Below we develop and solve the problem of a utility-maximizing representative household willing to provide education to their offspring in a socialist country. Parents earn income (from unskilled and/or skilled labor), pay taxes, spend on consumption, and may have their property confiscated. Parents also save and bequest, and both are subject to seizure and taxation.

The model has a similar structure as the bequest models of Araújo and Martins (1999), Faria and Wu (2012) and the intergenerational model of Gandelman (2016). Gandelman (2016) analyzes the case in which, with uncertain house property rights, parents may invest in children's education or in their own homes. He derives and analyzes income and substitution effects. We also address similar kinds of choices in our model, however the trade-off involves education of present versus future generations, under the ever-present threat of property confiscation.

In line with the literature (e.g., Checchi 2006), the representative household maximizes a two-period utility function that takes into account parents’ and children's education and reflects bequest motives under the risk of property confiscation. The model yields a number of important results. First, it is consistent with two stylized facts of a socialist economy: the gradual erosion of the standard of living and the ever-present risk of famine. In addition, it shows that increases in bequest confiscation increase the education of parents and reduce the education of children. Finally, it shows that education of parents and children are complements, and that confiscation of capital amplifies this effect.

The model notation is as follows: C = consumption, K = capital, H = education, L = labor, σ = tax on bequests, r = interest rate, δ = discount factor, η = tax on capital, G = government transfers, and p = relative price of education.

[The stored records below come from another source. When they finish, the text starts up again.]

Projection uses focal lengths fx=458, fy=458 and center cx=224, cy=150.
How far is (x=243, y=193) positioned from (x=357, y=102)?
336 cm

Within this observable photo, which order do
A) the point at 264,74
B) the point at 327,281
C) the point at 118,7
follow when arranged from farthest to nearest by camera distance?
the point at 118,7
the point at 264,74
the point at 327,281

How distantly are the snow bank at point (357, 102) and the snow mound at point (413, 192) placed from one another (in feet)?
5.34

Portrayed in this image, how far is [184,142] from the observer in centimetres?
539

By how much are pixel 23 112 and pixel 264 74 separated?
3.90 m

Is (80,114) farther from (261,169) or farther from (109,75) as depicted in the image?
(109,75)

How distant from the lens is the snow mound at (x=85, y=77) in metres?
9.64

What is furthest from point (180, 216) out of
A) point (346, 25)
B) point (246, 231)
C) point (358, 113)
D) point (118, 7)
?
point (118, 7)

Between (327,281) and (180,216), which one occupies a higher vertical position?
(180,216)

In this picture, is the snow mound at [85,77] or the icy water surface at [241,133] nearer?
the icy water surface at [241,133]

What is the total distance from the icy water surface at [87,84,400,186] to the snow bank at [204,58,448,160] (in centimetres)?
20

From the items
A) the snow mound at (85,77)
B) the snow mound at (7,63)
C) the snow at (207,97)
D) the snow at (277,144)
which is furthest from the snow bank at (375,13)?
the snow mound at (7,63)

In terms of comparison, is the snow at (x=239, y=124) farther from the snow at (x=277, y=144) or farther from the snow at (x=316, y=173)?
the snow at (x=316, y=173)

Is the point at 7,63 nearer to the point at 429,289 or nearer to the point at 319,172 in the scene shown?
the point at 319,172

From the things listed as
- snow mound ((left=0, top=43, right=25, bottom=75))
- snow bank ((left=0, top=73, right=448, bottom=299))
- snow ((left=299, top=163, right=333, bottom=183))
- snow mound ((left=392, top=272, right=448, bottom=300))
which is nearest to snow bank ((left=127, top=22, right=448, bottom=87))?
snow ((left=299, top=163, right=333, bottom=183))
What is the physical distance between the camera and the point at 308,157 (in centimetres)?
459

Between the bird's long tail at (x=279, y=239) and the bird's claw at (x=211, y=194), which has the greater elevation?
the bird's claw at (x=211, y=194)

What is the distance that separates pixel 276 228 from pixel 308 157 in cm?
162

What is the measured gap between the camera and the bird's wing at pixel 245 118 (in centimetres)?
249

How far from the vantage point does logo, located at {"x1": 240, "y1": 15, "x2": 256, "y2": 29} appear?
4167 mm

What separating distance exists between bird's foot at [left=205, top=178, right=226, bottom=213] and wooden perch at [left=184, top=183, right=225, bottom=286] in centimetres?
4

In our construct, education is a good that increases utility

$$Max U\left( {C_{t} ,C_{t + 1} ,L_{t} ,H_{t} ,H_{t + 1} } \right) = \ln C_{t} + \delta \ln C_{t + 1} - \lambda \left( {L_{t} } \right) + v\left( {H_{t} } \right) + V\left( {H_{t + 1} } \right)$$

with \(\nu ', V', \lambda ' > 0; \nu '',\, V''\left\langle {0,\, \lambda ''} \right\rangle 0\).

The utility maximization is subject to the budget constraints for periods t and t + 1. In period t, parents consume, \([C_{t} ],\) and invest in their own education, \([p_{t} H_{t} ]\). Their sources of income are unskilled labor earnings, [\(w_{t} L_{t} ]\), and the return on capital inherited from a previous generation that was not confiscated, but was heavily taxed, [\(r_{t} \left( {1 - \eta } \right)K_{t}\)]

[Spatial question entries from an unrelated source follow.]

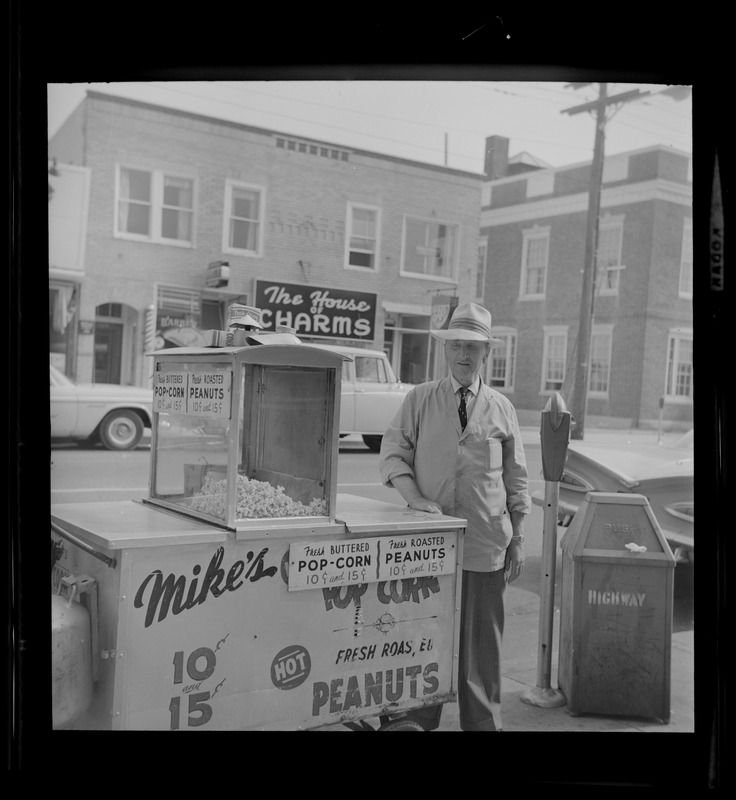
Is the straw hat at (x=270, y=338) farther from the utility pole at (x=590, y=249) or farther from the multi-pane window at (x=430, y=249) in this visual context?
the utility pole at (x=590, y=249)

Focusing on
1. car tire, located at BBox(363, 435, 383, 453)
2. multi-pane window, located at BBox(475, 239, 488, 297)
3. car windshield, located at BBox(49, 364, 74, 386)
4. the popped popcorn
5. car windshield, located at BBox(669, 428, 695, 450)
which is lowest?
the popped popcorn

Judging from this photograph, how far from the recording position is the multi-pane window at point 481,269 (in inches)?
130

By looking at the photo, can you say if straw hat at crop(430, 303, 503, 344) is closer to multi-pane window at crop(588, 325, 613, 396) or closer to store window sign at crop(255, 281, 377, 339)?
store window sign at crop(255, 281, 377, 339)

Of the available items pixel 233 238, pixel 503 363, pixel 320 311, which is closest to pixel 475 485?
pixel 503 363

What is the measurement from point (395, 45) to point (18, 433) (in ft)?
7.14

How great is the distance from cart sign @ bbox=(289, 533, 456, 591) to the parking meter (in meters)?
0.57

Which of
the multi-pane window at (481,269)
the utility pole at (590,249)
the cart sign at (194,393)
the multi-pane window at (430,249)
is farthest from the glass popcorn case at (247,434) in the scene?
the utility pole at (590,249)

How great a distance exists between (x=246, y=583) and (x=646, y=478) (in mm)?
1961

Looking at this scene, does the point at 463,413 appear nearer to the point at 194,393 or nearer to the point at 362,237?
the point at 362,237

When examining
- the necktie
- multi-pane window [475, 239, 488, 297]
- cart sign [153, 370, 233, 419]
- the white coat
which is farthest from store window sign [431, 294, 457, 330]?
cart sign [153, 370, 233, 419]

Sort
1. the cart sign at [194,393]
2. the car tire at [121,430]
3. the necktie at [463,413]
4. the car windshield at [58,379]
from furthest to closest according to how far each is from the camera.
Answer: the necktie at [463,413] → the car windshield at [58,379] → the car tire at [121,430] → the cart sign at [194,393]

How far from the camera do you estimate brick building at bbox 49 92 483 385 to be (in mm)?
2984

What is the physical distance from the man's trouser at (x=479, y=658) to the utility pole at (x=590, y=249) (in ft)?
2.84
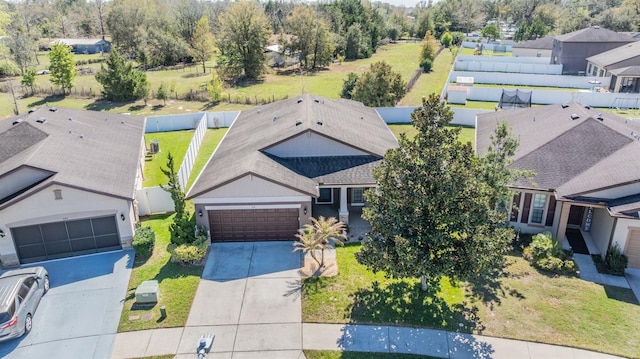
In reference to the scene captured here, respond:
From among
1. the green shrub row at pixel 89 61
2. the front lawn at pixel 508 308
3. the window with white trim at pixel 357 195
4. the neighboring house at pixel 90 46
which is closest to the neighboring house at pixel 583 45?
the window with white trim at pixel 357 195

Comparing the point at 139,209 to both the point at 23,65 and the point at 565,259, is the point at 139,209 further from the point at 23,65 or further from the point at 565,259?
the point at 23,65

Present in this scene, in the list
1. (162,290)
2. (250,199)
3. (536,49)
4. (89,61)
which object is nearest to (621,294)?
(250,199)

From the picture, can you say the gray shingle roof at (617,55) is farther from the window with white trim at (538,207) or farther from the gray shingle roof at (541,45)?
the window with white trim at (538,207)

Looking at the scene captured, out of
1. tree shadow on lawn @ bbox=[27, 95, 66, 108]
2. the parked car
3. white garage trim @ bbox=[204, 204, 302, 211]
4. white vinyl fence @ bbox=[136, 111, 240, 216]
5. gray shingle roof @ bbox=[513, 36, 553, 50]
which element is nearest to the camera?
the parked car

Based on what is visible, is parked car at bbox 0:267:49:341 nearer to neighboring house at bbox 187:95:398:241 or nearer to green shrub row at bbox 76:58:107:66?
neighboring house at bbox 187:95:398:241

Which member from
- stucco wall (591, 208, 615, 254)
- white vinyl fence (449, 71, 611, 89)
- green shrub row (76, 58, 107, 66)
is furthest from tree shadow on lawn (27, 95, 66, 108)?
stucco wall (591, 208, 615, 254)

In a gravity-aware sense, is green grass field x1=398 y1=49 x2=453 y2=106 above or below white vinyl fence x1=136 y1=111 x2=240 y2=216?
above

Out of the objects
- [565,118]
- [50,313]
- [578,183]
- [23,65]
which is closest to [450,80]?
[565,118]
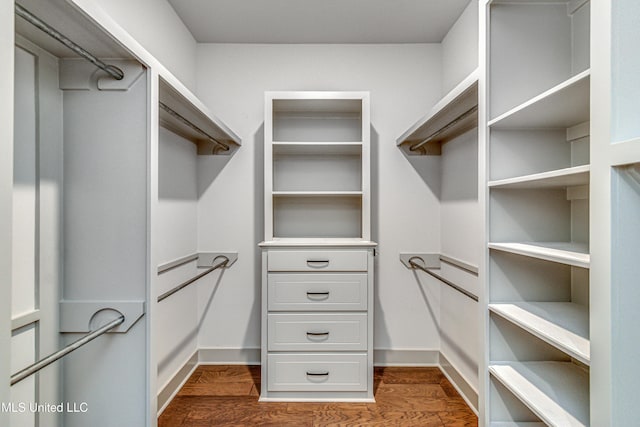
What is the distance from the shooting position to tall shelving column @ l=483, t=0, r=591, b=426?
119 cm

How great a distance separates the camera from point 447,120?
1.92 metres

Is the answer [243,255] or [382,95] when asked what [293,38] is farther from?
[243,255]

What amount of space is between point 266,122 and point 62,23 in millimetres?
1286

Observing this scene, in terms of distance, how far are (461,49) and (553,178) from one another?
149 cm

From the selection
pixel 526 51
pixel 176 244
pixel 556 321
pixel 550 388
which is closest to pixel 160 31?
pixel 176 244

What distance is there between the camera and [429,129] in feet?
6.91

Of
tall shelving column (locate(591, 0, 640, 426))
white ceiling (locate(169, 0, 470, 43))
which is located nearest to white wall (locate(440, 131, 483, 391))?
white ceiling (locate(169, 0, 470, 43))

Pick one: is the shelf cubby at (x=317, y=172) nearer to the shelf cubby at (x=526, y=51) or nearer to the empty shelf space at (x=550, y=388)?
the shelf cubby at (x=526, y=51)

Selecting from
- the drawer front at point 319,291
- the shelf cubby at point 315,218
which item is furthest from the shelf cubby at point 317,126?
the drawer front at point 319,291

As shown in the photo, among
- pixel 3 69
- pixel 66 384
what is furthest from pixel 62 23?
pixel 66 384

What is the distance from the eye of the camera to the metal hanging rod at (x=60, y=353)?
2.65ft

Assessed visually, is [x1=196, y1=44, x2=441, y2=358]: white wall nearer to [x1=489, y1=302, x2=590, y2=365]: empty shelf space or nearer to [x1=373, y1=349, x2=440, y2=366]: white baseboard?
[x1=373, y1=349, x2=440, y2=366]: white baseboard

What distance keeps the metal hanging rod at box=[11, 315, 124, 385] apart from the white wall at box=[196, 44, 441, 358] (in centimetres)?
135

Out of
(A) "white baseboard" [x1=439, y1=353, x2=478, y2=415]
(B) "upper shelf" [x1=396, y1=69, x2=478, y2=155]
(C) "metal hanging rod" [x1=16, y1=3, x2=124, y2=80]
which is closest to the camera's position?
(C) "metal hanging rod" [x1=16, y1=3, x2=124, y2=80]
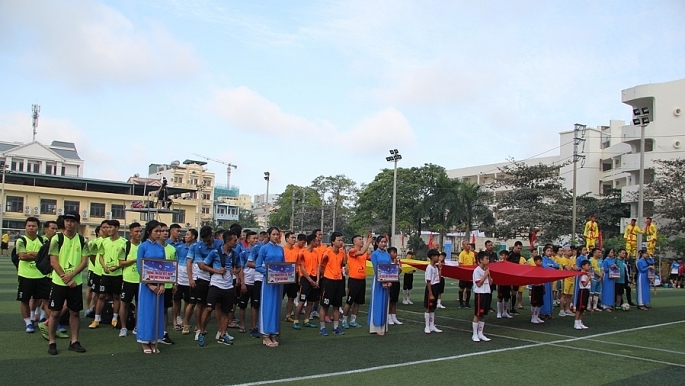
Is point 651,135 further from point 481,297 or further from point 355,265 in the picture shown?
point 355,265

$$C_{t} + p_{t} H_{t} = w_{t} L_{t} + r_{t} \left( {1 - \eta } \right)K_{t} .$$

In period t + 1 parents earn income from work using the education acquired in period t, [\(W_{t + 1} H_{t}\)].Footnote 19 These funds are used for consumption, [Ct+1], to accumulate capital to leave as a bequest, [\(\left( {1 - \sigma } \right)K_{t + 1}\)], and investment in the education of their offspring, [\(p_{t + 1} H_{t + 1}\)]

$$C_{t + 1} + \left( {1 - \sigma } \right)K_{t + 1} + p_{t + 1} H_{t + 1} = W_{t + 1} H_{t} .$$

Capital stock in period t + 1 is the capital stock left (salvaged) after government confiscation

$$K_{t + 1} = \left( {1 - \eta } \right)K_{t} .$$

What makes the above model suitable to analyze a socialist economy is the fact that taxation is almost sure to be high, or as high as possible (i.e., confiscation). This means that the values of σ, the tax on bequests, and η, the tax on capital, are close to or equal to one. These cases are analyzed ahead.

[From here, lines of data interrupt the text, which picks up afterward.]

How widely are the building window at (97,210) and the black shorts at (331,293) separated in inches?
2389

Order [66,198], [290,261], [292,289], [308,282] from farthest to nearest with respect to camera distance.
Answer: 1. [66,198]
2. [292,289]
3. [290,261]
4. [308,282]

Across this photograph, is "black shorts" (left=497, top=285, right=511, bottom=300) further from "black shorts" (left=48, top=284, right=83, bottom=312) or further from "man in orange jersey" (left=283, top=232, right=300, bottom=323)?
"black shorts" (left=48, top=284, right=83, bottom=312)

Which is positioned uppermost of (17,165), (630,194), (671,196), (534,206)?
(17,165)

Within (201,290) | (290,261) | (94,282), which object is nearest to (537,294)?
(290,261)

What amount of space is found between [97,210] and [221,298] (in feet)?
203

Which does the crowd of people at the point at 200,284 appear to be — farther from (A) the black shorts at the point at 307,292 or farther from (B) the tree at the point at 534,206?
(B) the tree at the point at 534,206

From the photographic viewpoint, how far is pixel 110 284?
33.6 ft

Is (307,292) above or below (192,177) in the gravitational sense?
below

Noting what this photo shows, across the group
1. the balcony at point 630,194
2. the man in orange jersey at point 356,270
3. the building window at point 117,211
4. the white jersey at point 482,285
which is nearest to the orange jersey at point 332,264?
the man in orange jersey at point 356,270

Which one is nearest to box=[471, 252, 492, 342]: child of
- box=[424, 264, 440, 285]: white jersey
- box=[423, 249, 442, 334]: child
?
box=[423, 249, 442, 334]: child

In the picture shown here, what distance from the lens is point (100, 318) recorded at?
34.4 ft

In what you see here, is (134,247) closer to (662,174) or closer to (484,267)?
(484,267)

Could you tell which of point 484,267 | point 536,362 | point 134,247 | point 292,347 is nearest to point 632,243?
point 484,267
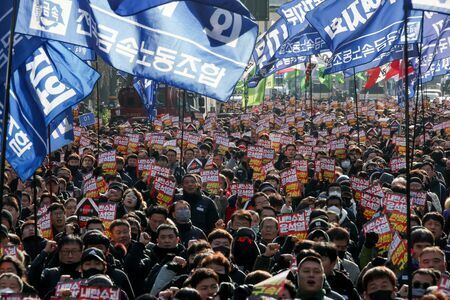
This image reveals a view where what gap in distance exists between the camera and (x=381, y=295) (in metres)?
8.45

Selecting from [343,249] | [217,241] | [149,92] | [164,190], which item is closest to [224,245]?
[217,241]

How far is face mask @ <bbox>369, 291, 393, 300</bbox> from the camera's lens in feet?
27.7

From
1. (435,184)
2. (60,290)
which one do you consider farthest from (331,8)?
(60,290)

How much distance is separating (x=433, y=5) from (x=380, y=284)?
→ 9.04 ft

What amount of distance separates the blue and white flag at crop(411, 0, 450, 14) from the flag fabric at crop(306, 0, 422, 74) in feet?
15.7

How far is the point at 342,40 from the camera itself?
15281 millimetres

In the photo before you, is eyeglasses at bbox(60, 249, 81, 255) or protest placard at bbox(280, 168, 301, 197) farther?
protest placard at bbox(280, 168, 301, 197)

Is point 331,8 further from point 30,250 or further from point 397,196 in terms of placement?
point 30,250

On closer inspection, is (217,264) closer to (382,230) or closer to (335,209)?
(382,230)

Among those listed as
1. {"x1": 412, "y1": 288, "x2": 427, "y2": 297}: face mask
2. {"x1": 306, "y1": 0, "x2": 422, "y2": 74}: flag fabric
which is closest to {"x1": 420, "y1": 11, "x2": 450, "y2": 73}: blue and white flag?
{"x1": 306, "y1": 0, "x2": 422, "y2": 74}: flag fabric

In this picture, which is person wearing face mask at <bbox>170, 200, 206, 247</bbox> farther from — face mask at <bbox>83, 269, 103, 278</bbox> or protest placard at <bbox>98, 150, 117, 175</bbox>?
protest placard at <bbox>98, 150, 117, 175</bbox>

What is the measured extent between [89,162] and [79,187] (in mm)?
428

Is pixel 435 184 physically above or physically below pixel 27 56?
below

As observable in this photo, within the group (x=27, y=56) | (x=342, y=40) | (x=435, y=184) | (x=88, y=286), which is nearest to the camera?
(x=88, y=286)
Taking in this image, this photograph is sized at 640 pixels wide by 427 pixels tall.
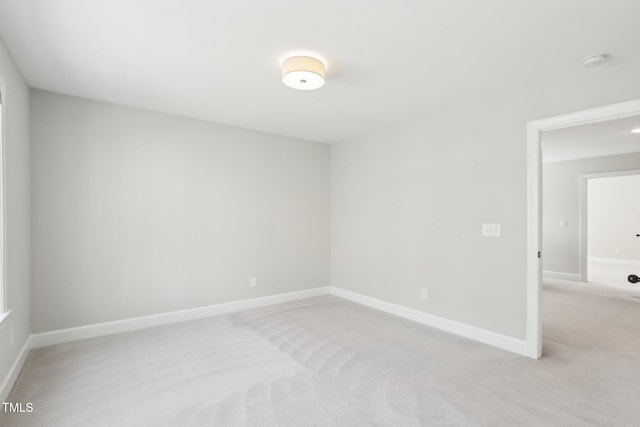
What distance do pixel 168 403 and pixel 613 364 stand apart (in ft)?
11.5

Maximizing (3) taking into account the constraints (4), (5) and (6) yields the following first order conditions

$$L_{t} :\frac{{w_{t} }}{{C_{t} }} - \lambda '\left( {L_{t} } \right) = 0,$$
$$H_{t} : - \frac{{p_{t} }}{{C_{t} }} + \delta \frac{{W_{t + 1} }}{{C_{t + 1} }} + \nu '\left( {H_{t} } \right) = 0,$$
$$H_{t + 1} : - \delta \frac{{p_{t + 1} }}{{C_{t + 1} }} + V'\left( {H_{t + 1} } \right) = 0,$$


$$K_{t + 1} : \frac{{r_{t} }}{{C_{t} }} - \frac{{\delta \left( {1 - \sigma } \right)}}{{C_{t + 1} }} = 0.$$

Any model of a socialist economy has to be consistent with two stylized facts: (1) the gradual erosion of the standard of living, and (2) the ever-present risk of famine. Our model yields both results. We can see this by rewriting the Euler equation (10)

$$\frac{{C_{t + 1} }}{{C_{t} }} = \frac{{\delta \left( {1 - \sigma } \right)}}{{r_{t} }} = \frac{{\left( {1 - \sigma } \right)}}{{r_{t} \left( {1 + \rho } \right)}} < 1.$$

Given that the rate of time preference ρ is positive, the above result implies that consumption at t + 1 is smaller than consumption at period t, \(C_{t + 1} < C_{t} ,\) showing the gradual erosion of the standard of living. In addition, if bequests are heavily taxed/confiscated (one of the recommendations of Karl Marx and Friedrich Engels in the Communist Manifesto), which implies values of σ close to 1, (11) implies that consumption will be close to zero-there is famine. The best examples of this phenomenon are the Holodomor holocaust in Ukraine (1931–1933) and the famine in China (1958–1962) (e.g., see Nove 1992; Dikӧtter 2010; Bianco 2016).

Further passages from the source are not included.